Does erudition make one a leader? Can one justly refer to a man of status as a leader? If the answer is in the negative, the question arises — who is a leader? There is a certain selfless love a person must display to qualify to be called a leader, D. Gnanasundaram said in a discourse.

The spiritually inclined develop a love for all mankind; this manifests in their kindness and readiness to forgive. They are prepared to overlook the faults of others and magnify only the good qualities of others. They do not expect perfection in others, but are ready to embrace even those who have many undesirable traits. If this is the definition of a leader, the One who perhaps is the most qualified to be called a leader is God Himself.

Vaishnavite commentators elaborate on Lord Narayana’s many qualities, and the qualities of a leader become evident from their description of such qualities.

A leader must be like the moon, sandal, water and breeze, wrote Vaishnava commentators. The moon casts its cool rays on the earth, and pleases the inhabitants of the earth. The moon may wane until New Moon day; even as it does so, it continues to shed its rays upon the earth. So does a leader help others.

Sandalwood is rubbed against a stone for obtaining sandal paste. And in the process gives fragrance to others. A leader works tirelessly for the welfare of others, with no thought for his comforts. There is more pleasure in giving than in receiving.

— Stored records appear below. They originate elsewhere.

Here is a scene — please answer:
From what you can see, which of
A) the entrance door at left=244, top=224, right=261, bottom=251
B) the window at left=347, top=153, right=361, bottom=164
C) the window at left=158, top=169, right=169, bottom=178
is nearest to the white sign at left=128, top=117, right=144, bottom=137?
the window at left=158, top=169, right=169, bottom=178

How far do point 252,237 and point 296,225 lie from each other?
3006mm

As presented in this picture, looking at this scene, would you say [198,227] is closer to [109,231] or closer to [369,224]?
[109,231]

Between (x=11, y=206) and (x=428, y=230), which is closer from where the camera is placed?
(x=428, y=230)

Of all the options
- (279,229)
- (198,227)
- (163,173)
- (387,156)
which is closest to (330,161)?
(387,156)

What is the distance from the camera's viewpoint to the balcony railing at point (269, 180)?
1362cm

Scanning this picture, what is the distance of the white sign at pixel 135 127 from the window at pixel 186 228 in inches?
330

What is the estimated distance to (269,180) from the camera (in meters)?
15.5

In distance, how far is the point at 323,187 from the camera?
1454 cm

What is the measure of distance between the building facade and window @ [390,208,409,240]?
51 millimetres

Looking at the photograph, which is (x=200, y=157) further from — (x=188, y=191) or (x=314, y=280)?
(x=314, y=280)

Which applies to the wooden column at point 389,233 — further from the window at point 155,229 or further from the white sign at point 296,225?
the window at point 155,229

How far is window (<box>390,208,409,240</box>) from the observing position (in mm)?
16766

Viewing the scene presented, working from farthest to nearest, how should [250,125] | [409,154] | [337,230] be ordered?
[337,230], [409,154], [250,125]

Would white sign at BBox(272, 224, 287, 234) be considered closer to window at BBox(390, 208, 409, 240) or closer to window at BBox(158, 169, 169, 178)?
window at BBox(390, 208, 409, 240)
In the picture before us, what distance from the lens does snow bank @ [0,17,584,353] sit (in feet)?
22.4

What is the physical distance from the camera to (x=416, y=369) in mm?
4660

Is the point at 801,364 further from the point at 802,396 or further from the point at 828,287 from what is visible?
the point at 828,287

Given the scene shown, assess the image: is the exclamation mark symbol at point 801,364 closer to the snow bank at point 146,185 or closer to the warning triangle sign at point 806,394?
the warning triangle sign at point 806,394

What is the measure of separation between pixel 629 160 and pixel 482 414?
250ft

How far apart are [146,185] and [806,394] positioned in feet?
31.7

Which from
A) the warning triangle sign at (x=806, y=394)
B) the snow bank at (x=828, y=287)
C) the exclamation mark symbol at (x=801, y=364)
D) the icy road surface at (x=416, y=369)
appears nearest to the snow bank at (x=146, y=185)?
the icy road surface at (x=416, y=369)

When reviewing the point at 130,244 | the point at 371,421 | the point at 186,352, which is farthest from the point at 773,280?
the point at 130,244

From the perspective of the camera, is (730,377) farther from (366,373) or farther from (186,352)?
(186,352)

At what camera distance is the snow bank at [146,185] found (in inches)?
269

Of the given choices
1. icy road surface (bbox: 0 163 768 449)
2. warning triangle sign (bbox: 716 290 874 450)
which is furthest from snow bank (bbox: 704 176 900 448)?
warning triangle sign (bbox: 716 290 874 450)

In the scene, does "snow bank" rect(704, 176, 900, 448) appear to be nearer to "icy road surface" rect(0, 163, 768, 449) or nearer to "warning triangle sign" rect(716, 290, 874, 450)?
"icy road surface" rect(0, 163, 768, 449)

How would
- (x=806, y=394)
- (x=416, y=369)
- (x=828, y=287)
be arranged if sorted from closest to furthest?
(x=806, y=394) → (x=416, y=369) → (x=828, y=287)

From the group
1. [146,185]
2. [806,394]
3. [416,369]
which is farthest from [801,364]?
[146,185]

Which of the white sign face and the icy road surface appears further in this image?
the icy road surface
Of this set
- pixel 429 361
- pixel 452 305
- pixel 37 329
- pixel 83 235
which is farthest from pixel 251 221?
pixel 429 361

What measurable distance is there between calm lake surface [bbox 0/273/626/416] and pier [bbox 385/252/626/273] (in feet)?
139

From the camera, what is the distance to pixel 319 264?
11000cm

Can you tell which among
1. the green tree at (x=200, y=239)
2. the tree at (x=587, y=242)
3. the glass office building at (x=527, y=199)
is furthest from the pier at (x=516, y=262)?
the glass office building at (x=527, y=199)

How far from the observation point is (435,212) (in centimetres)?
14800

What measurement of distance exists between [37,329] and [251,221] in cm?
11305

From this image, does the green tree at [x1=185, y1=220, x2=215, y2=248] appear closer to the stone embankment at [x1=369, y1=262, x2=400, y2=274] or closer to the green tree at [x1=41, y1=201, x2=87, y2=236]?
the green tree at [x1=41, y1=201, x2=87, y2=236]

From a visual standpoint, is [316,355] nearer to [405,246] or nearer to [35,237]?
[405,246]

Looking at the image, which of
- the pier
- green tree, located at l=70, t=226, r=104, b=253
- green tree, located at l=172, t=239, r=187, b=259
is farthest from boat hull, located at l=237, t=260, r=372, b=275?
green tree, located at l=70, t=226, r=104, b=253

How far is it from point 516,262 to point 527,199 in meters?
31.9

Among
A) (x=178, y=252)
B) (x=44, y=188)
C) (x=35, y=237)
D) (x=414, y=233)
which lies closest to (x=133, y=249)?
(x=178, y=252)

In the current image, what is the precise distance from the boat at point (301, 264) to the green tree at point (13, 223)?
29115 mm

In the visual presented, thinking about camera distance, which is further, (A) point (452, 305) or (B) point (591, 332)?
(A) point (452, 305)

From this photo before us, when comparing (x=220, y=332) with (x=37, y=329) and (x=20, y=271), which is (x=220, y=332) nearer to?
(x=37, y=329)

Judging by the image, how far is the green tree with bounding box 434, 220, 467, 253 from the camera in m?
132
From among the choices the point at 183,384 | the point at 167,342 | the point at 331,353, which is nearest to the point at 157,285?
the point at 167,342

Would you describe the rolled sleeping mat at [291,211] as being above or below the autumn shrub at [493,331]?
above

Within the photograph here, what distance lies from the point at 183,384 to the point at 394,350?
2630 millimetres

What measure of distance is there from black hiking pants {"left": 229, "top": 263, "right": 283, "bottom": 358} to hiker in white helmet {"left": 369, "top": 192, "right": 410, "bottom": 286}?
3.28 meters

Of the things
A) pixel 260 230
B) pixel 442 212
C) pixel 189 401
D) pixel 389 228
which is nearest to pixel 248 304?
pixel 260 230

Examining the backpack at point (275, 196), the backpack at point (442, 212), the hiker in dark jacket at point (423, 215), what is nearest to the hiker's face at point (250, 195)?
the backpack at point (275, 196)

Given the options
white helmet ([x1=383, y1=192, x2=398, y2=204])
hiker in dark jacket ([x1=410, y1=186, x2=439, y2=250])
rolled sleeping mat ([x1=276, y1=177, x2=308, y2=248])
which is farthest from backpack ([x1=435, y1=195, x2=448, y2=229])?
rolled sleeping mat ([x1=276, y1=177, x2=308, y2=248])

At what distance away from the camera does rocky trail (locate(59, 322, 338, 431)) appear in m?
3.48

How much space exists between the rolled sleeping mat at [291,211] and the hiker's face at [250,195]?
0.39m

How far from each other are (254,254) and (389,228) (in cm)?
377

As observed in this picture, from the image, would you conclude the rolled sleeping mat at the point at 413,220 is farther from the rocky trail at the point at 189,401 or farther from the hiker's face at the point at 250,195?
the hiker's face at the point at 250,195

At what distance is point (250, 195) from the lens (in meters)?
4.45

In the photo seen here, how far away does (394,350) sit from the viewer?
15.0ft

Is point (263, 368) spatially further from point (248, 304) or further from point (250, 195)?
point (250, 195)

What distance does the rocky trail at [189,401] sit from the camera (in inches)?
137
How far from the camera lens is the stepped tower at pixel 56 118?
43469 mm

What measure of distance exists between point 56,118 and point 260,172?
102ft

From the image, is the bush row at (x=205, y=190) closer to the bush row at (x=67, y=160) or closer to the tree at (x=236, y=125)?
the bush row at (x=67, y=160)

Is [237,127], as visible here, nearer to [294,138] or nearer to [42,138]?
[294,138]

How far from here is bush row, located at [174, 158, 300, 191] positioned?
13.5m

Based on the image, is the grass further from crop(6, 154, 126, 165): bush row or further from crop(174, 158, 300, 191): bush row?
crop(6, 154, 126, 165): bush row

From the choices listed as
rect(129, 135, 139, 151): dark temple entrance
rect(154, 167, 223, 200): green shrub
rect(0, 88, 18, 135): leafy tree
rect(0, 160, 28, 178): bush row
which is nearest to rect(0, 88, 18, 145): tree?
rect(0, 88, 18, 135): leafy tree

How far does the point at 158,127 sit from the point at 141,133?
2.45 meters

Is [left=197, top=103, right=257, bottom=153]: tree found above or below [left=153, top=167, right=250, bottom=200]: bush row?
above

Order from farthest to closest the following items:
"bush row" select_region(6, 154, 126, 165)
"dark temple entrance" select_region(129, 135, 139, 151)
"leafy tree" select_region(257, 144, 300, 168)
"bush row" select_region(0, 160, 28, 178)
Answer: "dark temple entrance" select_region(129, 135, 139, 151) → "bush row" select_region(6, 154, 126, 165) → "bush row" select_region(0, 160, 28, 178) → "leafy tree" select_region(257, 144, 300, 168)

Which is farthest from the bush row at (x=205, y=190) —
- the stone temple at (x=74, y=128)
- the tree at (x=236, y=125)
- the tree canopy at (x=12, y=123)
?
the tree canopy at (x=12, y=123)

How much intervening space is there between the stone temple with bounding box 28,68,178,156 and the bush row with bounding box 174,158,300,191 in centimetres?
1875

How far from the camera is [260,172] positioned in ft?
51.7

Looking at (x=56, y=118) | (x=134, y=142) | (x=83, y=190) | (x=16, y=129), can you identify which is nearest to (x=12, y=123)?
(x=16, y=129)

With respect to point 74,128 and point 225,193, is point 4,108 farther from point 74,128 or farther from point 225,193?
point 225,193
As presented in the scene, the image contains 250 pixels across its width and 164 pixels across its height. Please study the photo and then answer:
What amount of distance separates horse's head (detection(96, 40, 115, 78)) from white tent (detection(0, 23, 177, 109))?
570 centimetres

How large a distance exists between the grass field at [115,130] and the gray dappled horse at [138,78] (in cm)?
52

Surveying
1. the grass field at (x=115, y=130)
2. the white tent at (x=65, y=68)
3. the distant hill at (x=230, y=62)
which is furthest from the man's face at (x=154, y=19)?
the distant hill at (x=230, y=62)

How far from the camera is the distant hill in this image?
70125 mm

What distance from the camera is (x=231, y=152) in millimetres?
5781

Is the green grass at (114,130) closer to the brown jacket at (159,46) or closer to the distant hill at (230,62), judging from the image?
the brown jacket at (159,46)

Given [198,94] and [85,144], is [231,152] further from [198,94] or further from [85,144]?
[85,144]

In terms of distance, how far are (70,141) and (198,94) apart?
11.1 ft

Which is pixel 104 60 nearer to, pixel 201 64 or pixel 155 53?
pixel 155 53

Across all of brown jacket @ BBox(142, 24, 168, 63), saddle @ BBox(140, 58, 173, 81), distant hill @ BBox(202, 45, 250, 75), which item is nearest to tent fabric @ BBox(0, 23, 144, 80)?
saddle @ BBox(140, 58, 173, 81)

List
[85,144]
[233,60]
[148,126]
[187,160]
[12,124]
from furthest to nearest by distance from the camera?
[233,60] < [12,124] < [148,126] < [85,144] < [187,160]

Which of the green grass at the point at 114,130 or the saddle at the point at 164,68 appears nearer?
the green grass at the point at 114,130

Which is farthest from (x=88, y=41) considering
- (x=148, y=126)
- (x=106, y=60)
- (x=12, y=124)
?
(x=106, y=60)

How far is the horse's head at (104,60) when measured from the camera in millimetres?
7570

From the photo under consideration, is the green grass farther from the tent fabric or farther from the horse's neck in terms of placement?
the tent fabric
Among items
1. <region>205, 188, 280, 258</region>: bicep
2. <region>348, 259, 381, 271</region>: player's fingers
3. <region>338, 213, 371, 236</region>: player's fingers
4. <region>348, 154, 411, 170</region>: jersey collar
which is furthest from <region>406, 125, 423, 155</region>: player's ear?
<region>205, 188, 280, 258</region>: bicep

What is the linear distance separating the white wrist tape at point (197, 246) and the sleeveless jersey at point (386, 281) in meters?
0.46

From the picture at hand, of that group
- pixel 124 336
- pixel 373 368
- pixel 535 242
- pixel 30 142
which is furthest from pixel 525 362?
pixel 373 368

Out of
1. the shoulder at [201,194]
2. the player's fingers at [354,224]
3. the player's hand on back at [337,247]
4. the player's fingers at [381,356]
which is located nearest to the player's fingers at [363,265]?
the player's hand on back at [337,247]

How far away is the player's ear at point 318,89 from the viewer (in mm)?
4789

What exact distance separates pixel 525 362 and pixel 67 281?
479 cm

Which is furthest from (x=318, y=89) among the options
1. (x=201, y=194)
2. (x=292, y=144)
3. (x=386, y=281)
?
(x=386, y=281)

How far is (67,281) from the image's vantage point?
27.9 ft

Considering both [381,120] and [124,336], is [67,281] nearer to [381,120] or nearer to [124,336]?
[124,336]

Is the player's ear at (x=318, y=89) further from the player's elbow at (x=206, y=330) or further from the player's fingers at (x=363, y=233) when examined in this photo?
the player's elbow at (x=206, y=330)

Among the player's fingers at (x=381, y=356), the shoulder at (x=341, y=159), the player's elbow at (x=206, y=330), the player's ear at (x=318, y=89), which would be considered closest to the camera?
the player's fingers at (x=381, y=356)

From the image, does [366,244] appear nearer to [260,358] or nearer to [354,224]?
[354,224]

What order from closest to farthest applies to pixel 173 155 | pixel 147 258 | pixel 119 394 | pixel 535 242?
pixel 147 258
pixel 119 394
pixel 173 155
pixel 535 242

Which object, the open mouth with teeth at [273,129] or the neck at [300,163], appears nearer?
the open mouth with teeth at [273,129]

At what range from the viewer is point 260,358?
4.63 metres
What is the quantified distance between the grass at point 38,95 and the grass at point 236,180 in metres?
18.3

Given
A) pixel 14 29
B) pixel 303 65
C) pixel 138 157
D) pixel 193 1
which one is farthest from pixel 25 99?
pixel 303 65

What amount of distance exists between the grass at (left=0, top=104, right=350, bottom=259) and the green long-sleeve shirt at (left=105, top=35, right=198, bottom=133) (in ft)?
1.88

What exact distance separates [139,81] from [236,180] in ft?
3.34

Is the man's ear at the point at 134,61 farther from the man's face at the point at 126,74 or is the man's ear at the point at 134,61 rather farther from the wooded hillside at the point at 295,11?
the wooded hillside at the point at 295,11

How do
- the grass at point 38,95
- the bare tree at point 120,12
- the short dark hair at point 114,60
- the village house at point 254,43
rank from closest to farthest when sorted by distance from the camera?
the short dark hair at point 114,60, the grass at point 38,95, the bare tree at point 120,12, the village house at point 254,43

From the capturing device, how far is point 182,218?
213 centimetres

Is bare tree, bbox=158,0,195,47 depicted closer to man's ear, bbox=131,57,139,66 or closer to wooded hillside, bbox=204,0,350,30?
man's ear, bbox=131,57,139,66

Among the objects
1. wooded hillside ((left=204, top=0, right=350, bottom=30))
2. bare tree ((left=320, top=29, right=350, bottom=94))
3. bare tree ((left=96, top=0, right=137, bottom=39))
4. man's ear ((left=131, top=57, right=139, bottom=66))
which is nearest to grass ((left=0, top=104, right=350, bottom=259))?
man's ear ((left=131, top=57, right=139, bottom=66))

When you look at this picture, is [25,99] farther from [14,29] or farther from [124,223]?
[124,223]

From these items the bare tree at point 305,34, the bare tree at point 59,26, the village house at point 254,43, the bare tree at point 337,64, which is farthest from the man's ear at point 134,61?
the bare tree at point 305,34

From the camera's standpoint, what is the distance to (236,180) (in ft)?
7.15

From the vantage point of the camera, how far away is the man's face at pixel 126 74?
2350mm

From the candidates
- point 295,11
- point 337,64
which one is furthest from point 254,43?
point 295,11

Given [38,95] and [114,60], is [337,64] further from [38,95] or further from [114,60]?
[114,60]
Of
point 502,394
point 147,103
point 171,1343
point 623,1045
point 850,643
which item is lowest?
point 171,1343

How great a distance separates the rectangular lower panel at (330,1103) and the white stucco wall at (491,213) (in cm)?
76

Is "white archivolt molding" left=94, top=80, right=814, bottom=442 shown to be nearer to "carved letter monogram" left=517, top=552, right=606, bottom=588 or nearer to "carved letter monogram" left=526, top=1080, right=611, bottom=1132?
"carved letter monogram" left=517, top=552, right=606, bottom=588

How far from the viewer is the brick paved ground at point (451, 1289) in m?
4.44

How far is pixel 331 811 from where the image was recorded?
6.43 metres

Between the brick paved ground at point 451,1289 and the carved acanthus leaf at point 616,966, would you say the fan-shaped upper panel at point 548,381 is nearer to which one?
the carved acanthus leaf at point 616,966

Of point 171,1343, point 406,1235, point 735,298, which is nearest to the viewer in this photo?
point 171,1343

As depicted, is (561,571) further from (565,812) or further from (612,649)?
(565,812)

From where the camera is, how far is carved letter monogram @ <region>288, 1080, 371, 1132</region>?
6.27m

Water is akin to a selfless person too. Water cleanses our bodies of dirt, but while doing so, the water itself becomes dirty. A leader may suffer while he helps others, but he doesn’t stop because of his own discomforts. The breeze willingly absorbs the air we exhale. Likewise a true leader accepts us despite our faults. In short, a leader is a selfless person, whose concern is for others, never for himself. Who but God can answer to this description? Judged by such standards, how many who call themselves leaders are truly justified in styling themselves so?